Art has taught us that everything in nature can be sublime: the horizons we discover, those we transform, and those which transform us. Art has helped us to understand the dimension of all that is worthy of admiration. The bridge between nature and art transcends the concept of mere representation or mimesis. In a sense, the question we need to ask ourselves is, could we live or create without the beauty offered by nature?

Thus, an artist’s union with her environment is essential to creativity and to a life well understood.

Nature as Inspiration

Although there’s a belief that the best way to concentrate is within four walls, in total isolation, and in silence, several scientific studies have shown that inspiration is also nourished when we escape confinement and find ourselves outdoors. Nature gives us peace and perspective.

Staying too long in confinement is not only stifling, it’s counterproductive to the peace of mind necessary to creativity. A change of scenery can relieve stress. Choosing a quiet place, outdoors, in a space that allows one to breathe, is recommended because sometimes thoughts need a pause and then they flow in a better way.
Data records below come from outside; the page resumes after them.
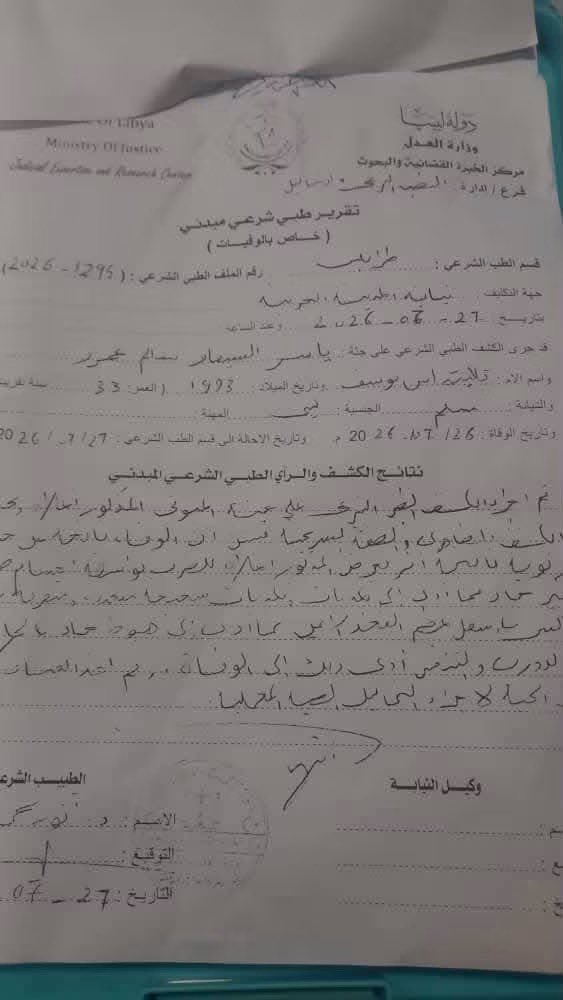 Abdoko99's tweet photo. هدا الا خطفوه امس فى المظاهرات اليوم سلموه ميت 
لاحول ولاقوة الا بالله https://t.co/QDIzGme8VS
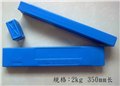 D557耐磨焊条  供应信息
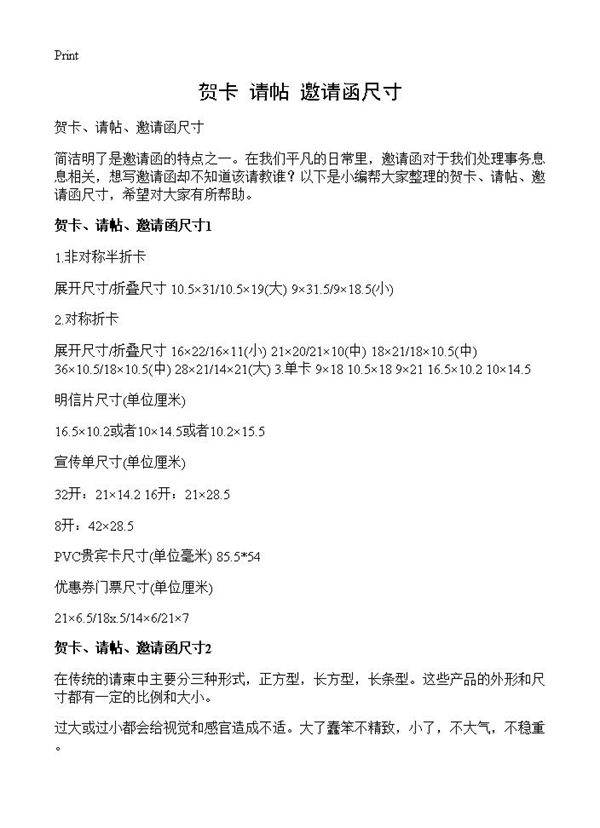 贺卡 请帖 邀请函尺寸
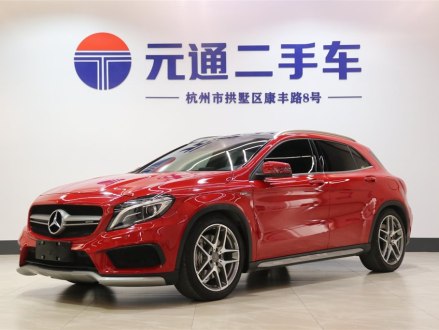 奔驰GLA AMG 2015款 AMG GLA 45 4MATIC
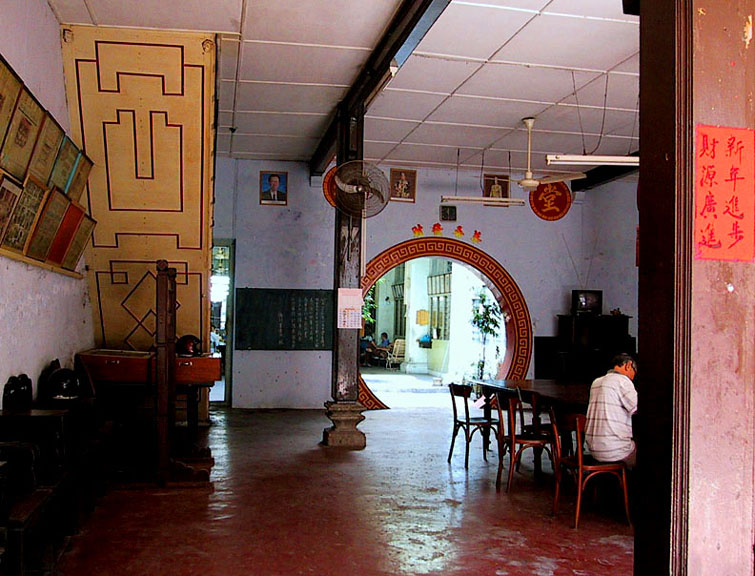 Carpenters Guild Hall (Loo Pun Hong), interior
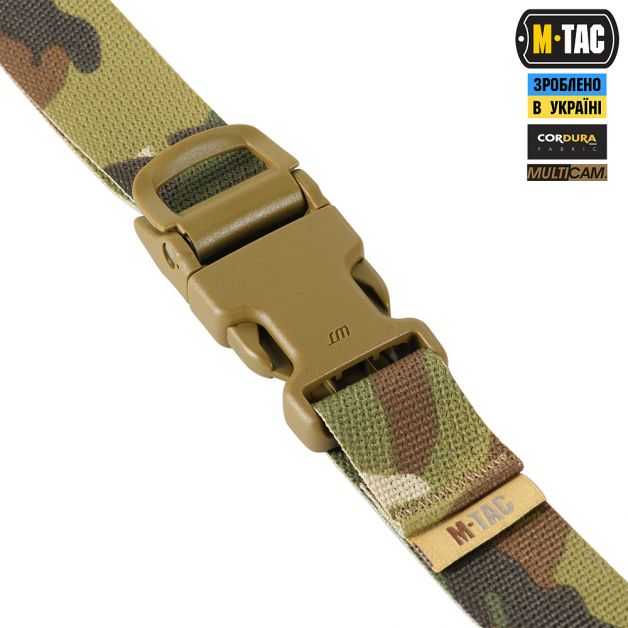 M-Tac ремень утилитарный Gen.II Multicam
“Freedom is the great magic mirror in which all pure and crystalline creation is reflected; within it are the tender spirits and the forms of the entirety of nature,” wrote Novalis, the poet and philosopher who represented early Romanticism in Germany. He said this regarding the role played by nature within the universe of creativity. His statement is accurate, and it’s an invitation to reimagine how we inhabit the natural world and learn from the perspective it can give us.